Flexible High-Density MoS2 Sensor Arrays for Monitoring Action Potentials
Monolayer MoS2, a transition metal dichalcogenide, is a novel flexible semiconducting material with a 1.8 eV direct band gap. Recent research has brought about flexible MoS2 transistors; highly sensitive NO gas sensors; and a number of MoS2 circuits including logic gates, SRAM cells, and oscillators. Furthermore, a newly-developed MoS2 chemical vapor deposition (CVD) growth process now opens the doors to large-scale and cheap manufacture of monolayer films.
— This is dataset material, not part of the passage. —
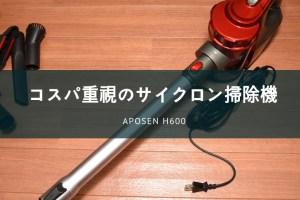 APOSEN掃除機H600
We are working on the use of CVD-grown MoS2 in biological and chemical sensors focusing on the specific application of implantable high-density and flexible sensor arrays for recording action potentials in sub-surface brain structures. Current state-of-the-art in vivo neuronal sensing is limited either to monitoring surface regions or to implanting rigid probes for sensing sub-surface regions of the brain. Surface brain structures represent only a minute area of interest whereas rigid probes for sub-surface monitoring repeatedly slice brain tissue in response to micromovements. This action results in considerable tissue damage and scarring, which ultimately leads to poor neuronal contact and degraded signal detection. By incorporating both flexible MoS2 sensors and transistors into specialized probes for monitoring sub-surface structures, we plan to overcome some of the limitations in state-of-the art systems while providing further insights into the electronic and sensing capabilities of MoS2.